**Supplied information:**
※

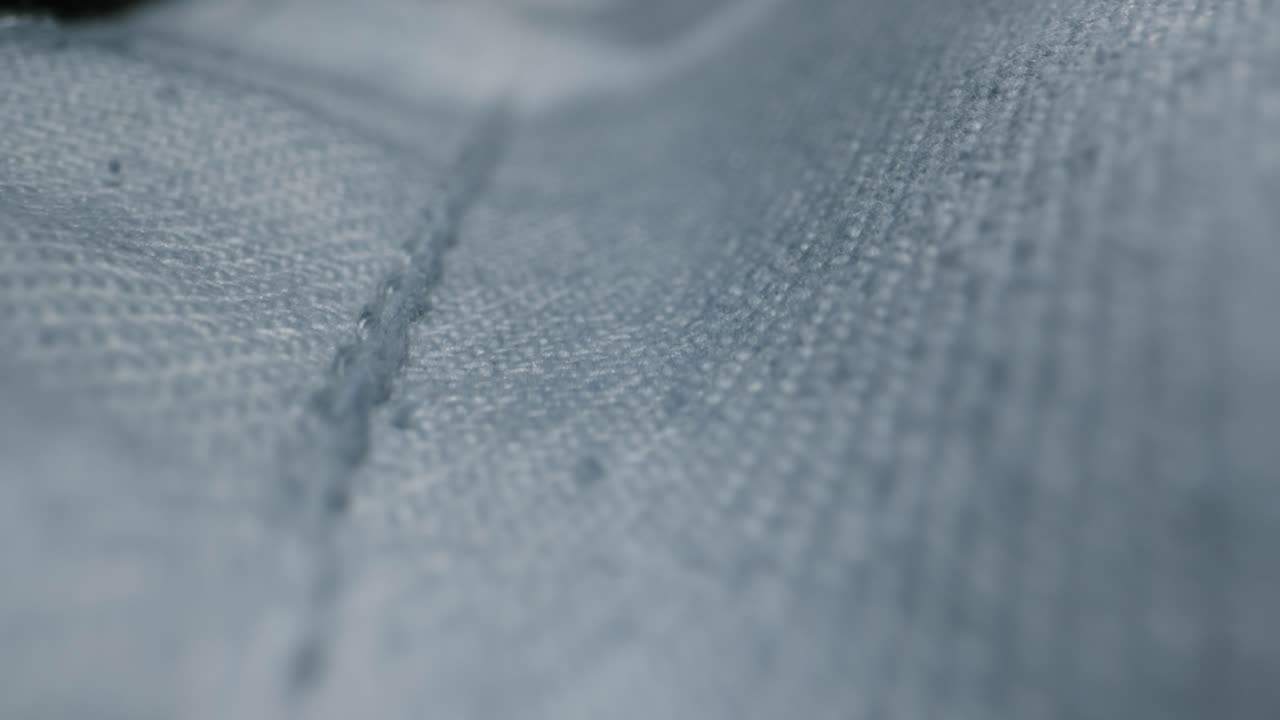 Close-up view of denim fabric texture with rips and stitching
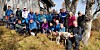 Gruppe turgåere poserer utendørs i skogen sammen med to hunder.
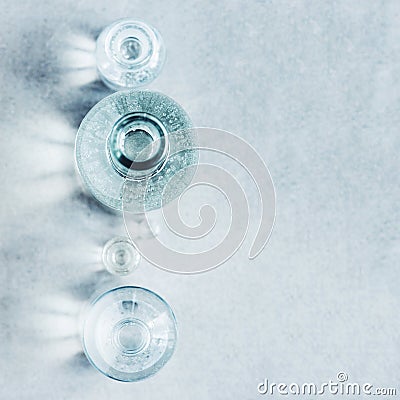 Textured gray background with various glass bottles and glare of Stock Photo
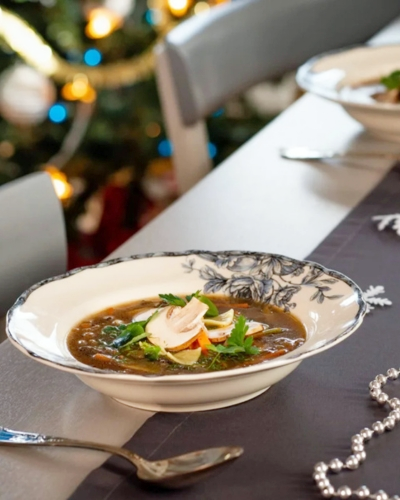 Gombaleves karácsonyi asztalon dekorációkkal, fehér tányérban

※

**The problem:** Repeat the material exactly and drop each image.

**Answer space:**
 Close-up view of denim fabric texture with rips and stitching
 Gruppe turgåere poserer utendørs i skogen sammen med to hunder.
 Textured gray background with various glass bottles and glare of Stock Photo
 Gombaleves karácsonyi asztalon dekorációkkal, fehér tányérban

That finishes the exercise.